**Task details:** Nothing but the lines from the one containing "Examining this captured moment, among" to the end of the data should be returned, each exactly as written.

**Data for this task:**
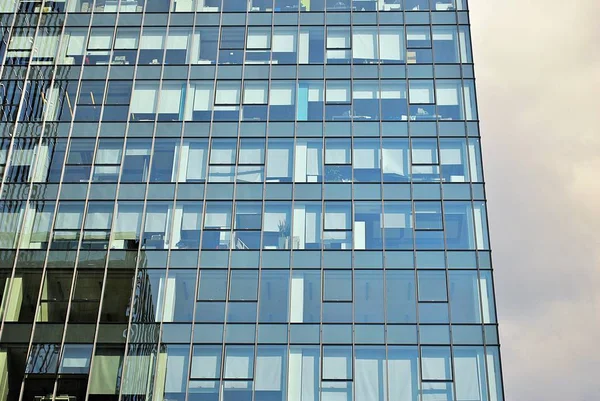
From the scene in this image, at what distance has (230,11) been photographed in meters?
→ 47.8

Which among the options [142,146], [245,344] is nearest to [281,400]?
[245,344]

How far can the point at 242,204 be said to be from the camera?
41875 millimetres

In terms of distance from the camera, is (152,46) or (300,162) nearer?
(300,162)

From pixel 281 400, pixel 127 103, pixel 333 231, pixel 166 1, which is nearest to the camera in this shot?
pixel 281 400

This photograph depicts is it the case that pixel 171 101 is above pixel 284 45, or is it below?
below

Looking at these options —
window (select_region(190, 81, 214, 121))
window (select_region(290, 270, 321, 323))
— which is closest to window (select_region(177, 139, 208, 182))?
window (select_region(190, 81, 214, 121))

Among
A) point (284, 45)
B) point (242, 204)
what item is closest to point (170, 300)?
point (242, 204)

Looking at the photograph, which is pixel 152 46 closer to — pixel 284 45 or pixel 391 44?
pixel 284 45

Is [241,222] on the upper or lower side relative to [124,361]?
upper

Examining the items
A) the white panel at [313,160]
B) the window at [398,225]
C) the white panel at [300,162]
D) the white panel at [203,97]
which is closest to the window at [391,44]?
the white panel at [313,160]

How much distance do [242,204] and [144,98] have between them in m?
8.31

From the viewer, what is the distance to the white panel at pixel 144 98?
147 feet

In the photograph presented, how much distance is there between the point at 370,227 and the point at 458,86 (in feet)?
31.2

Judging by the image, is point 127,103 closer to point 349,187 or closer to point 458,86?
point 349,187
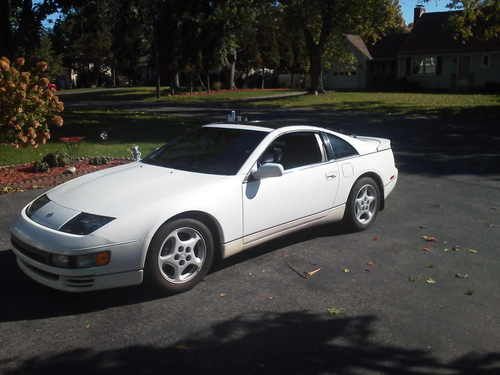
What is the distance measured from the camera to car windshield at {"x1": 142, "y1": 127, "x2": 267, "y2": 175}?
5320mm

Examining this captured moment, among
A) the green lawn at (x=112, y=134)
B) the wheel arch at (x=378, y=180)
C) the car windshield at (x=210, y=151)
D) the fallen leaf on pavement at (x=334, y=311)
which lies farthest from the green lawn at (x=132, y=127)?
the fallen leaf on pavement at (x=334, y=311)

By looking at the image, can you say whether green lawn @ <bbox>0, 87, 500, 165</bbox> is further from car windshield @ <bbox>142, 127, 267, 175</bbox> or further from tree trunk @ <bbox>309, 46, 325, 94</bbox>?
tree trunk @ <bbox>309, 46, 325, 94</bbox>

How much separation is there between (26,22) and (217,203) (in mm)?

**Result for this task:**
Examining this captured moment, among
A) the green lawn at (x=112, y=134)
B) the wheel arch at (x=378, y=180)
C) the car windshield at (x=210, y=151)
D) the fallen leaf on pavement at (x=334, y=311)
which lies farthest from the green lawn at (x=132, y=127)?
the fallen leaf on pavement at (x=334, y=311)

By looking at the image, can you say whether green lawn @ <bbox>0, 87, 500, 165</bbox> is further from car windshield @ <bbox>142, 127, 267, 175</bbox> or further from tree trunk @ <bbox>309, 46, 325, 94</bbox>?
tree trunk @ <bbox>309, 46, 325, 94</bbox>

How much separation is there between (26,22) and (217,203) (in mm)?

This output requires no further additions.